Okuma metni:
——————

Bu yazıda yalnızca hukuki bir amaç güdülerek gerek gazetelerde, gerekse televizyonlarda çok fazla gördüğümüz kişilerin kelepçeli olarak dolaştırılması yönündeki haber ve görüntülerin hukukiliği açıklanacaktır. Bu hususun daha iyi anlaşılabilmesi için öncelikle AİHS m. 3 ve CMK m. 93 hükümlerini açıklamakta fayda görmekteyim.


AİHS m.3 “Hiç kimse işkenceye, insanlık dışı ya da onur kırıcı ceza veya işlemlere tabi tutulamaz.” CMK m. 93 ise“Yakalanan veya tutuklanarak bir yerden diğer bir yere nakledilen kişilere, kaçacaklarına ya da kendisi veya başkalarının hayat ve beden bütünlükleri bakımından tehlike arz ettiğine ilişkin belirtilerin varlığı hâllerinde kelepçe takılabilir." şeklinde düzenlenmiştir.

AİHS m.3 düzenlemesi gereğince hiç kimseye insanlık dışı ya da onur kırıcı ceza ve işlem yapılamayacağı gayet açıktır. Bununla birlikte bu hak mutlak olup bu haklara ne belli koşullarda istisna getirilebilir ne de 15. madde kapsamında bu hükmün uygulanması askıya alınabilir.[1] İlgili maddede işkence, insanlık dışı muamele ve onur kırıcılıktan söz edilmiştir. İşkence denildiğinde anlaşılması gereken şey gerçekleştirilen “eylemlerin belirli bir yoğunluğa ulaşmış olup, bu eylemlerin şiddetli fiziksel veya ruhsal acıya sebep olması, gerçekleştirilen eylemlerin kamu görevlisi veya onun teşvikiyle bir başkası tarafından kasıtlı olarak gerçekleştirilmiş olması, bununla birlikte kişiden bilgi edinmek veya cezalandırılmak amacıyla, yapılmış olmasıdır.”[2] Bu kriterlere bakarken kişilerin yaşları, fiziksel durumları ve olaya ilişkin veriler birlikte değerlendirilip karar verilmektedir.

Onur kırıcı muamele ve ceza, insanı başkalarının gözünde küçük düşüren eylem ve cezalardır.[3] İlgili kararında AİHM,“Cezalandırılacak olan kişiden pantolon ve iç çamaşırını çıkararak orada bulunan masanın üzerine eğilmesi istenmesini ve bunu takiben iki polis tarafından tutulan kişinin üçüncü bir polis tarafından kendisine sopayla üç kez vurulmasını insanlık dışı veya aşağılayıcı muamele veya ceza yasağına aykırı bularak 3. maddenin ihlal edildiğine karar vermiştir.[4]”

——————

Çıkarılan kayıtlar:

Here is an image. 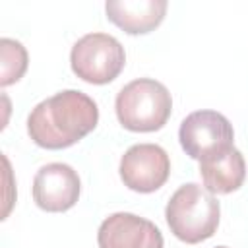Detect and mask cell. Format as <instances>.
Returning <instances> with one entry per match:
<instances>
[{"label":"cell","mask_w":248,"mask_h":248,"mask_svg":"<svg viewBox=\"0 0 248 248\" xmlns=\"http://www.w3.org/2000/svg\"><path fill=\"white\" fill-rule=\"evenodd\" d=\"M97 122V103L83 91L64 89L35 105L27 116V134L39 147L64 149L93 132Z\"/></svg>","instance_id":"1"},{"label":"cell","mask_w":248,"mask_h":248,"mask_svg":"<svg viewBox=\"0 0 248 248\" xmlns=\"http://www.w3.org/2000/svg\"><path fill=\"white\" fill-rule=\"evenodd\" d=\"M221 207L217 198L196 182L182 184L165 207V219L170 232L186 242L198 244L215 234Z\"/></svg>","instance_id":"2"},{"label":"cell","mask_w":248,"mask_h":248,"mask_svg":"<svg viewBox=\"0 0 248 248\" xmlns=\"http://www.w3.org/2000/svg\"><path fill=\"white\" fill-rule=\"evenodd\" d=\"M118 122L130 132L161 130L172 110L169 89L151 78H138L126 83L114 101Z\"/></svg>","instance_id":"3"},{"label":"cell","mask_w":248,"mask_h":248,"mask_svg":"<svg viewBox=\"0 0 248 248\" xmlns=\"http://www.w3.org/2000/svg\"><path fill=\"white\" fill-rule=\"evenodd\" d=\"M126 52L120 41L108 33H87L78 39L70 52L72 72L93 85L110 83L122 72Z\"/></svg>","instance_id":"4"},{"label":"cell","mask_w":248,"mask_h":248,"mask_svg":"<svg viewBox=\"0 0 248 248\" xmlns=\"http://www.w3.org/2000/svg\"><path fill=\"white\" fill-rule=\"evenodd\" d=\"M178 140L186 155L203 161L232 147V124L217 110H196L188 114L178 130Z\"/></svg>","instance_id":"5"},{"label":"cell","mask_w":248,"mask_h":248,"mask_svg":"<svg viewBox=\"0 0 248 248\" xmlns=\"http://www.w3.org/2000/svg\"><path fill=\"white\" fill-rule=\"evenodd\" d=\"M118 170L124 186L140 194H151L167 182L170 161L161 145L136 143L122 155Z\"/></svg>","instance_id":"6"},{"label":"cell","mask_w":248,"mask_h":248,"mask_svg":"<svg viewBox=\"0 0 248 248\" xmlns=\"http://www.w3.org/2000/svg\"><path fill=\"white\" fill-rule=\"evenodd\" d=\"M79 192V176L66 163L43 165L33 178V200L43 211L48 213H60L74 207Z\"/></svg>","instance_id":"7"},{"label":"cell","mask_w":248,"mask_h":248,"mask_svg":"<svg viewBox=\"0 0 248 248\" xmlns=\"http://www.w3.org/2000/svg\"><path fill=\"white\" fill-rule=\"evenodd\" d=\"M97 244L99 248H163V234L149 219L118 211L101 223Z\"/></svg>","instance_id":"8"},{"label":"cell","mask_w":248,"mask_h":248,"mask_svg":"<svg viewBox=\"0 0 248 248\" xmlns=\"http://www.w3.org/2000/svg\"><path fill=\"white\" fill-rule=\"evenodd\" d=\"M167 0H108L107 17L130 35L149 33L161 25L167 14Z\"/></svg>","instance_id":"9"},{"label":"cell","mask_w":248,"mask_h":248,"mask_svg":"<svg viewBox=\"0 0 248 248\" xmlns=\"http://www.w3.org/2000/svg\"><path fill=\"white\" fill-rule=\"evenodd\" d=\"M200 174L207 192L231 194L242 186L246 176V163L242 153L232 145L200 161Z\"/></svg>","instance_id":"10"},{"label":"cell","mask_w":248,"mask_h":248,"mask_svg":"<svg viewBox=\"0 0 248 248\" xmlns=\"http://www.w3.org/2000/svg\"><path fill=\"white\" fill-rule=\"evenodd\" d=\"M0 60H2V74L0 85L8 87L16 83L27 70V50L16 39H0Z\"/></svg>","instance_id":"11"},{"label":"cell","mask_w":248,"mask_h":248,"mask_svg":"<svg viewBox=\"0 0 248 248\" xmlns=\"http://www.w3.org/2000/svg\"><path fill=\"white\" fill-rule=\"evenodd\" d=\"M215 248H227V246H215Z\"/></svg>","instance_id":"12"}]
</instances>
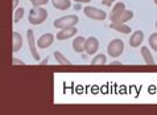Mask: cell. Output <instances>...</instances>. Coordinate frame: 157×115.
Masks as SVG:
<instances>
[{"label":"cell","instance_id":"19","mask_svg":"<svg viewBox=\"0 0 157 115\" xmlns=\"http://www.w3.org/2000/svg\"><path fill=\"white\" fill-rule=\"evenodd\" d=\"M24 13H25L24 7H19V8H16V11H15V15H13V23H19V21H21V20H23V17H24Z\"/></svg>","mask_w":157,"mask_h":115},{"label":"cell","instance_id":"22","mask_svg":"<svg viewBox=\"0 0 157 115\" xmlns=\"http://www.w3.org/2000/svg\"><path fill=\"white\" fill-rule=\"evenodd\" d=\"M114 3H115V0H102V4L103 6H106V7L114 6Z\"/></svg>","mask_w":157,"mask_h":115},{"label":"cell","instance_id":"23","mask_svg":"<svg viewBox=\"0 0 157 115\" xmlns=\"http://www.w3.org/2000/svg\"><path fill=\"white\" fill-rule=\"evenodd\" d=\"M75 3H79V4H87V3H91L93 0H74Z\"/></svg>","mask_w":157,"mask_h":115},{"label":"cell","instance_id":"10","mask_svg":"<svg viewBox=\"0 0 157 115\" xmlns=\"http://www.w3.org/2000/svg\"><path fill=\"white\" fill-rule=\"evenodd\" d=\"M144 41V32L143 30H135L129 37V45L132 48H137L140 46Z\"/></svg>","mask_w":157,"mask_h":115},{"label":"cell","instance_id":"28","mask_svg":"<svg viewBox=\"0 0 157 115\" xmlns=\"http://www.w3.org/2000/svg\"><path fill=\"white\" fill-rule=\"evenodd\" d=\"M153 3L156 4V6H157V0H153Z\"/></svg>","mask_w":157,"mask_h":115},{"label":"cell","instance_id":"17","mask_svg":"<svg viewBox=\"0 0 157 115\" xmlns=\"http://www.w3.org/2000/svg\"><path fill=\"white\" fill-rule=\"evenodd\" d=\"M132 17H133V11H131V10H125L123 13H121V16L117 19L116 23H120V24H127V21L129 20H132Z\"/></svg>","mask_w":157,"mask_h":115},{"label":"cell","instance_id":"27","mask_svg":"<svg viewBox=\"0 0 157 115\" xmlns=\"http://www.w3.org/2000/svg\"><path fill=\"white\" fill-rule=\"evenodd\" d=\"M41 64H48V57H46V58L44 60V61H41Z\"/></svg>","mask_w":157,"mask_h":115},{"label":"cell","instance_id":"3","mask_svg":"<svg viewBox=\"0 0 157 115\" xmlns=\"http://www.w3.org/2000/svg\"><path fill=\"white\" fill-rule=\"evenodd\" d=\"M79 21V17L77 15H66L62 17H58L57 20H54L53 26L57 29H62V28H67V26H75Z\"/></svg>","mask_w":157,"mask_h":115},{"label":"cell","instance_id":"13","mask_svg":"<svg viewBox=\"0 0 157 115\" xmlns=\"http://www.w3.org/2000/svg\"><path fill=\"white\" fill-rule=\"evenodd\" d=\"M141 57L144 58V62H145L147 65H155L153 54L151 53L148 46H141Z\"/></svg>","mask_w":157,"mask_h":115},{"label":"cell","instance_id":"7","mask_svg":"<svg viewBox=\"0 0 157 115\" xmlns=\"http://www.w3.org/2000/svg\"><path fill=\"white\" fill-rule=\"evenodd\" d=\"M125 10H127V8H125V4L123 2H117L116 4H114L110 15H108V19L111 20V23H116L117 19L121 16V13H123Z\"/></svg>","mask_w":157,"mask_h":115},{"label":"cell","instance_id":"21","mask_svg":"<svg viewBox=\"0 0 157 115\" xmlns=\"http://www.w3.org/2000/svg\"><path fill=\"white\" fill-rule=\"evenodd\" d=\"M49 3V0H30V4L33 7H42V6H46Z\"/></svg>","mask_w":157,"mask_h":115},{"label":"cell","instance_id":"11","mask_svg":"<svg viewBox=\"0 0 157 115\" xmlns=\"http://www.w3.org/2000/svg\"><path fill=\"white\" fill-rule=\"evenodd\" d=\"M21 48H23V36H21V33L15 30L12 33V50L13 53H17Z\"/></svg>","mask_w":157,"mask_h":115},{"label":"cell","instance_id":"26","mask_svg":"<svg viewBox=\"0 0 157 115\" xmlns=\"http://www.w3.org/2000/svg\"><path fill=\"white\" fill-rule=\"evenodd\" d=\"M19 6V0H13V8H17Z\"/></svg>","mask_w":157,"mask_h":115},{"label":"cell","instance_id":"20","mask_svg":"<svg viewBox=\"0 0 157 115\" xmlns=\"http://www.w3.org/2000/svg\"><path fill=\"white\" fill-rule=\"evenodd\" d=\"M148 44H149V48L153 49L155 52H157V32L152 33L149 38H148Z\"/></svg>","mask_w":157,"mask_h":115},{"label":"cell","instance_id":"6","mask_svg":"<svg viewBox=\"0 0 157 115\" xmlns=\"http://www.w3.org/2000/svg\"><path fill=\"white\" fill-rule=\"evenodd\" d=\"M99 50V40L97 37H87L85 41V52L89 56H95Z\"/></svg>","mask_w":157,"mask_h":115},{"label":"cell","instance_id":"4","mask_svg":"<svg viewBox=\"0 0 157 115\" xmlns=\"http://www.w3.org/2000/svg\"><path fill=\"white\" fill-rule=\"evenodd\" d=\"M83 13L91 20H97V21H103L106 20L108 15L103 10L100 8H95V7H91V6H86L83 8Z\"/></svg>","mask_w":157,"mask_h":115},{"label":"cell","instance_id":"14","mask_svg":"<svg viewBox=\"0 0 157 115\" xmlns=\"http://www.w3.org/2000/svg\"><path fill=\"white\" fill-rule=\"evenodd\" d=\"M52 4L59 11H66L71 7V0H52Z\"/></svg>","mask_w":157,"mask_h":115},{"label":"cell","instance_id":"1","mask_svg":"<svg viewBox=\"0 0 157 115\" xmlns=\"http://www.w3.org/2000/svg\"><path fill=\"white\" fill-rule=\"evenodd\" d=\"M48 19V11L44 7H33L29 11L28 21L30 25H41Z\"/></svg>","mask_w":157,"mask_h":115},{"label":"cell","instance_id":"2","mask_svg":"<svg viewBox=\"0 0 157 115\" xmlns=\"http://www.w3.org/2000/svg\"><path fill=\"white\" fill-rule=\"evenodd\" d=\"M124 52V41L121 38H114L111 40L110 44L107 45V54L111 58H117L123 54Z\"/></svg>","mask_w":157,"mask_h":115},{"label":"cell","instance_id":"16","mask_svg":"<svg viewBox=\"0 0 157 115\" xmlns=\"http://www.w3.org/2000/svg\"><path fill=\"white\" fill-rule=\"evenodd\" d=\"M106 64H107V57L106 54H102V53H97L94 58L91 60V65H94V66L106 65Z\"/></svg>","mask_w":157,"mask_h":115},{"label":"cell","instance_id":"9","mask_svg":"<svg viewBox=\"0 0 157 115\" xmlns=\"http://www.w3.org/2000/svg\"><path fill=\"white\" fill-rule=\"evenodd\" d=\"M77 32H78L77 26H67V28H62V29H59V32L57 34H56V38L59 40V41L69 40V38L75 36Z\"/></svg>","mask_w":157,"mask_h":115},{"label":"cell","instance_id":"25","mask_svg":"<svg viewBox=\"0 0 157 115\" xmlns=\"http://www.w3.org/2000/svg\"><path fill=\"white\" fill-rule=\"evenodd\" d=\"M111 65H121V62H120V61H112V62H111Z\"/></svg>","mask_w":157,"mask_h":115},{"label":"cell","instance_id":"24","mask_svg":"<svg viewBox=\"0 0 157 115\" xmlns=\"http://www.w3.org/2000/svg\"><path fill=\"white\" fill-rule=\"evenodd\" d=\"M13 64H16V65H17V64H19V65H24L23 61H19V60H16V58L13 60Z\"/></svg>","mask_w":157,"mask_h":115},{"label":"cell","instance_id":"5","mask_svg":"<svg viewBox=\"0 0 157 115\" xmlns=\"http://www.w3.org/2000/svg\"><path fill=\"white\" fill-rule=\"evenodd\" d=\"M27 40H28V45H29V52L32 57L36 61H40V53H38V48L36 44V40H34V33L32 29L27 30Z\"/></svg>","mask_w":157,"mask_h":115},{"label":"cell","instance_id":"15","mask_svg":"<svg viewBox=\"0 0 157 115\" xmlns=\"http://www.w3.org/2000/svg\"><path fill=\"white\" fill-rule=\"evenodd\" d=\"M110 28L116 30V32H120L123 34H129L131 33V26H128L127 24H120V23H111Z\"/></svg>","mask_w":157,"mask_h":115},{"label":"cell","instance_id":"18","mask_svg":"<svg viewBox=\"0 0 157 115\" xmlns=\"http://www.w3.org/2000/svg\"><path fill=\"white\" fill-rule=\"evenodd\" d=\"M53 56H54V58L57 60V62H58L59 65H71L70 61H69L61 52H54V54H53Z\"/></svg>","mask_w":157,"mask_h":115},{"label":"cell","instance_id":"29","mask_svg":"<svg viewBox=\"0 0 157 115\" xmlns=\"http://www.w3.org/2000/svg\"><path fill=\"white\" fill-rule=\"evenodd\" d=\"M156 29H157V20H156Z\"/></svg>","mask_w":157,"mask_h":115},{"label":"cell","instance_id":"12","mask_svg":"<svg viewBox=\"0 0 157 115\" xmlns=\"http://www.w3.org/2000/svg\"><path fill=\"white\" fill-rule=\"evenodd\" d=\"M85 41H86V38L83 36L74 37V40H73V49H74V52L83 53L85 52Z\"/></svg>","mask_w":157,"mask_h":115},{"label":"cell","instance_id":"8","mask_svg":"<svg viewBox=\"0 0 157 115\" xmlns=\"http://www.w3.org/2000/svg\"><path fill=\"white\" fill-rule=\"evenodd\" d=\"M54 40H56L54 34H52V33H44V34H41V36L38 37V40L36 41L37 48H38V49H48V48H49L52 44L54 42Z\"/></svg>","mask_w":157,"mask_h":115}]
</instances>
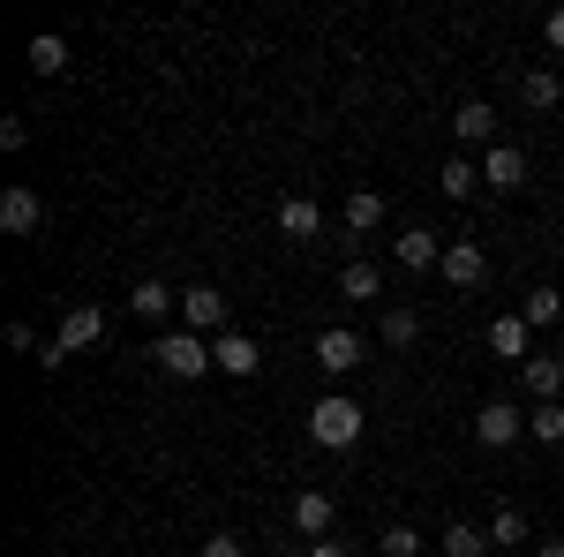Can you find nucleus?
Segmentation results:
<instances>
[{
	"label": "nucleus",
	"mask_w": 564,
	"mask_h": 557,
	"mask_svg": "<svg viewBox=\"0 0 564 557\" xmlns=\"http://www.w3.org/2000/svg\"><path fill=\"white\" fill-rule=\"evenodd\" d=\"M129 309L143 317V324H166V317H181V294H166V279H135Z\"/></svg>",
	"instance_id": "nucleus-16"
},
{
	"label": "nucleus",
	"mask_w": 564,
	"mask_h": 557,
	"mask_svg": "<svg viewBox=\"0 0 564 557\" xmlns=\"http://www.w3.org/2000/svg\"><path fill=\"white\" fill-rule=\"evenodd\" d=\"M422 340V309H384V346H414Z\"/></svg>",
	"instance_id": "nucleus-28"
},
{
	"label": "nucleus",
	"mask_w": 564,
	"mask_h": 557,
	"mask_svg": "<svg viewBox=\"0 0 564 557\" xmlns=\"http://www.w3.org/2000/svg\"><path fill=\"white\" fill-rule=\"evenodd\" d=\"M436 550H444V557H489V535L467 527V519H452V527L436 535Z\"/></svg>",
	"instance_id": "nucleus-21"
},
{
	"label": "nucleus",
	"mask_w": 564,
	"mask_h": 557,
	"mask_svg": "<svg viewBox=\"0 0 564 557\" xmlns=\"http://www.w3.org/2000/svg\"><path fill=\"white\" fill-rule=\"evenodd\" d=\"M481 189H527V151L520 143H489V151H481Z\"/></svg>",
	"instance_id": "nucleus-9"
},
{
	"label": "nucleus",
	"mask_w": 564,
	"mask_h": 557,
	"mask_svg": "<svg viewBox=\"0 0 564 557\" xmlns=\"http://www.w3.org/2000/svg\"><path fill=\"white\" fill-rule=\"evenodd\" d=\"M475 437L489 444V452H512V444L527 437V407L520 399H489V407L475 415Z\"/></svg>",
	"instance_id": "nucleus-5"
},
{
	"label": "nucleus",
	"mask_w": 564,
	"mask_h": 557,
	"mask_svg": "<svg viewBox=\"0 0 564 557\" xmlns=\"http://www.w3.org/2000/svg\"><path fill=\"white\" fill-rule=\"evenodd\" d=\"M520 377H527V399H534V407H542V399H564V354H527Z\"/></svg>",
	"instance_id": "nucleus-14"
},
{
	"label": "nucleus",
	"mask_w": 564,
	"mask_h": 557,
	"mask_svg": "<svg viewBox=\"0 0 564 557\" xmlns=\"http://www.w3.org/2000/svg\"><path fill=\"white\" fill-rule=\"evenodd\" d=\"M542 39H550V53H564V8H550V23H542Z\"/></svg>",
	"instance_id": "nucleus-30"
},
{
	"label": "nucleus",
	"mask_w": 564,
	"mask_h": 557,
	"mask_svg": "<svg viewBox=\"0 0 564 557\" xmlns=\"http://www.w3.org/2000/svg\"><path fill=\"white\" fill-rule=\"evenodd\" d=\"M520 98L534 106V114H550V106L564 98V76H557V68H527V76H520Z\"/></svg>",
	"instance_id": "nucleus-20"
},
{
	"label": "nucleus",
	"mask_w": 564,
	"mask_h": 557,
	"mask_svg": "<svg viewBox=\"0 0 564 557\" xmlns=\"http://www.w3.org/2000/svg\"><path fill=\"white\" fill-rule=\"evenodd\" d=\"M151 362L166 369V377H204L212 369V340H196V332H159V346H151Z\"/></svg>",
	"instance_id": "nucleus-2"
},
{
	"label": "nucleus",
	"mask_w": 564,
	"mask_h": 557,
	"mask_svg": "<svg viewBox=\"0 0 564 557\" xmlns=\"http://www.w3.org/2000/svg\"><path fill=\"white\" fill-rule=\"evenodd\" d=\"M361 407H354L347 392H332V399H316L308 407V444H324V452H347V444H361Z\"/></svg>",
	"instance_id": "nucleus-1"
},
{
	"label": "nucleus",
	"mask_w": 564,
	"mask_h": 557,
	"mask_svg": "<svg viewBox=\"0 0 564 557\" xmlns=\"http://www.w3.org/2000/svg\"><path fill=\"white\" fill-rule=\"evenodd\" d=\"M436 279H444V287H459V294H475L481 279H489V257H481V242H444V264H436Z\"/></svg>",
	"instance_id": "nucleus-6"
},
{
	"label": "nucleus",
	"mask_w": 564,
	"mask_h": 557,
	"mask_svg": "<svg viewBox=\"0 0 564 557\" xmlns=\"http://www.w3.org/2000/svg\"><path fill=\"white\" fill-rule=\"evenodd\" d=\"M279 234H286V242H316V234H324L316 196H279Z\"/></svg>",
	"instance_id": "nucleus-15"
},
{
	"label": "nucleus",
	"mask_w": 564,
	"mask_h": 557,
	"mask_svg": "<svg viewBox=\"0 0 564 557\" xmlns=\"http://www.w3.org/2000/svg\"><path fill=\"white\" fill-rule=\"evenodd\" d=\"M520 317H527V324H534V332H542V324H557V317H564V294H557V287H527Z\"/></svg>",
	"instance_id": "nucleus-26"
},
{
	"label": "nucleus",
	"mask_w": 564,
	"mask_h": 557,
	"mask_svg": "<svg viewBox=\"0 0 564 557\" xmlns=\"http://www.w3.org/2000/svg\"><path fill=\"white\" fill-rule=\"evenodd\" d=\"M361 362H369V340H361V332H347V324L316 332V369H324V377H354Z\"/></svg>",
	"instance_id": "nucleus-4"
},
{
	"label": "nucleus",
	"mask_w": 564,
	"mask_h": 557,
	"mask_svg": "<svg viewBox=\"0 0 564 557\" xmlns=\"http://www.w3.org/2000/svg\"><path fill=\"white\" fill-rule=\"evenodd\" d=\"M527 332H534V324H527L520 309L497 317V324H489V354H497V362H527Z\"/></svg>",
	"instance_id": "nucleus-17"
},
{
	"label": "nucleus",
	"mask_w": 564,
	"mask_h": 557,
	"mask_svg": "<svg viewBox=\"0 0 564 557\" xmlns=\"http://www.w3.org/2000/svg\"><path fill=\"white\" fill-rule=\"evenodd\" d=\"M436 189H444V196H452V204H467V196H475V189H481V159H467V151H459V159H452V167L436 173Z\"/></svg>",
	"instance_id": "nucleus-18"
},
{
	"label": "nucleus",
	"mask_w": 564,
	"mask_h": 557,
	"mask_svg": "<svg viewBox=\"0 0 564 557\" xmlns=\"http://www.w3.org/2000/svg\"><path fill=\"white\" fill-rule=\"evenodd\" d=\"M332 513H339V505H332V490H302V497L286 505L294 535H308V543H324V535H332Z\"/></svg>",
	"instance_id": "nucleus-11"
},
{
	"label": "nucleus",
	"mask_w": 564,
	"mask_h": 557,
	"mask_svg": "<svg viewBox=\"0 0 564 557\" xmlns=\"http://www.w3.org/2000/svg\"><path fill=\"white\" fill-rule=\"evenodd\" d=\"M497 543H505V550L527 543V513H520V505H497V519H489V550H497Z\"/></svg>",
	"instance_id": "nucleus-27"
},
{
	"label": "nucleus",
	"mask_w": 564,
	"mask_h": 557,
	"mask_svg": "<svg viewBox=\"0 0 564 557\" xmlns=\"http://www.w3.org/2000/svg\"><path fill=\"white\" fill-rule=\"evenodd\" d=\"M377 550H384V557H422V550H430V535H422L414 519H399V527H384V535H377Z\"/></svg>",
	"instance_id": "nucleus-24"
},
{
	"label": "nucleus",
	"mask_w": 564,
	"mask_h": 557,
	"mask_svg": "<svg viewBox=\"0 0 564 557\" xmlns=\"http://www.w3.org/2000/svg\"><path fill=\"white\" fill-rule=\"evenodd\" d=\"M527 437H534V444H564V399L527 407Z\"/></svg>",
	"instance_id": "nucleus-22"
},
{
	"label": "nucleus",
	"mask_w": 564,
	"mask_h": 557,
	"mask_svg": "<svg viewBox=\"0 0 564 557\" xmlns=\"http://www.w3.org/2000/svg\"><path fill=\"white\" fill-rule=\"evenodd\" d=\"M377 287H384V279H377V264H361V257L339 264V294H347V301H377Z\"/></svg>",
	"instance_id": "nucleus-23"
},
{
	"label": "nucleus",
	"mask_w": 564,
	"mask_h": 557,
	"mask_svg": "<svg viewBox=\"0 0 564 557\" xmlns=\"http://www.w3.org/2000/svg\"><path fill=\"white\" fill-rule=\"evenodd\" d=\"M308 557H354L347 543H332V535H324V543H308Z\"/></svg>",
	"instance_id": "nucleus-31"
},
{
	"label": "nucleus",
	"mask_w": 564,
	"mask_h": 557,
	"mask_svg": "<svg viewBox=\"0 0 564 557\" xmlns=\"http://www.w3.org/2000/svg\"><path fill=\"white\" fill-rule=\"evenodd\" d=\"M452 136L475 143V151H489V143H497V106H489V98H467V106L452 114Z\"/></svg>",
	"instance_id": "nucleus-13"
},
{
	"label": "nucleus",
	"mask_w": 564,
	"mask_h": 557,
	"mask_svg": "<svg viewBox=\"0 0 564 557\" xmlns=\"http://www.w3.org/2000/svg\"><path fill=\"white\" fill-rule=\"evenodd\" d=\"M53 340L68 346V354H76V346H98V340H106V317H98L90 301H68V309H61V332H53Z\"/></svg>",
	"instance_id": "nucleus-12"
},
{
	"label": "nucleus",
	"mask_w": 564,
	"mask_h": 557,
	"mask_svg": "<svg viewBox=\"0 0 564 557\" xmlns=\"http://www.w3.org/2000/svg\"><path fill=\"white\" fill-rule=\"evenodd\" d=\"M196 557H241V535H234V527H218V535H212Z\"/></svg>",
	"instance_id": "nucleus-29"
},
{
	"label": "nucleus",
	"mask_w": 564,
	"mask_h": 557,
	"mask_svg": "<svg viewBox=\"0 0 564 557\" xmlns=\"http://www.w3.org/2000/svg\"><path fill=\"white\" fill-rule=\"evenodd\" d=\"M534 557H564V543H534Z\"/></svg>",
	"instance_id": "nucleus-32"
},
{
	"label": "nucleus",
	"mask_w": 564,
	"mask_h": 557,
	"mask_svg": "<svg viewBox=\"0 0 564 557\" xmlns=\"http://www.w3.org/2000/svg\"><path fill=\"white\" fill-rule=\"evenodd\" d=\"M39 226H45V196L31 181H15V189L0 196V234H39Z\"/></svg>",
	"instance_id": "nucleus-7"
},
{
	"label": "nucleus",
	"mask_w": 564,
	"mask_h": 557,
	"mask_svg": "<svg viewBox=\"0 0 564 557\" xmlns=\"http://www.w3.org/2000/svg\"><path fill=\"white\" fill-rule=\"evenodd\" d=\"M23 61H31V76H61V68H68V39H53V31H45V39H31Z\"/></svg>",
	"instance_id": "nucleus-25"
},
{
	"label": "nucleus",
	"mask_w": 564,
	"mask_h": 557,
	"mask_svg": "<svg viewBox=\"0 0 564 557\" xmlns=\"http://www.w3.org/2000/svg\"><path fill=\"white\" fill-rule=\"evenodd\" d=\"M391 264H399V271H436V264H444V234H430V226H406V234L391 242Z\"/></svg>",
	"instance_id": "nucleus-8"
},
{
	"label": "nucleus",
	"mask_w": 564,
	"mask_h": 557,
	"mask_svg": "<svg viewBox=\"0 0 564 557\" xmlns=\"http://www.w3.org/2000/svg\"><path fill=\"white\" fill-rule=\"evenodd\" d=\"M384 226V196L377 189H347V234H377Z\"/></svg>",
	"instance_id": "nucleus-19"
},
{
	"label": "nucleus",
	"mask_w": 564,
	"mask_h": 557,
	"mask_svg": "<svg viewBox=\"0 0 564 557\" xmlns=\"http://www.w3.org/2000/svg\"><path fill=\"white\" fill-rule=\"evenodd\" d=\"M212 369H226V377H257V369H263L257 340H249V332H218V340H212Z\"/></svg>",
	"instance_id": "nucleus-10"
},
{
	"label": "nucleus",
	"mask_w": 564,
	"mask_h": 557,
	"mask_svg": "<svg viewBox=\"0 0 564 557\" xmlns=\"http://www.w3.org/2000/svg\"><path fill=\"white\" fill-rule=\"evenodd\" d=\"M181 332H196V340L234 332V324H226V294H218V287H181Z\"/></svg>",
	"instance_id": "nucleus-3"
}]
</instances>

——————

Kısa soru 1: Kelepçe konulu metinde, işkence kriterlerine bakılırken birlikte değerlendirilen unsurları sırala.
Kısa soru 2: Kelepçe konulu metne göre onur kırıcı muamele ve ceza nedir?

Alıştırma çözümü 1: Kişilerin yaşları, kişilerin fiziksel durumları ve olaya ilişkin veriler.

Alıştırma çözümü 2: İnsanı başkalarının gözünde küçük düşüren eylem ve cezalardır.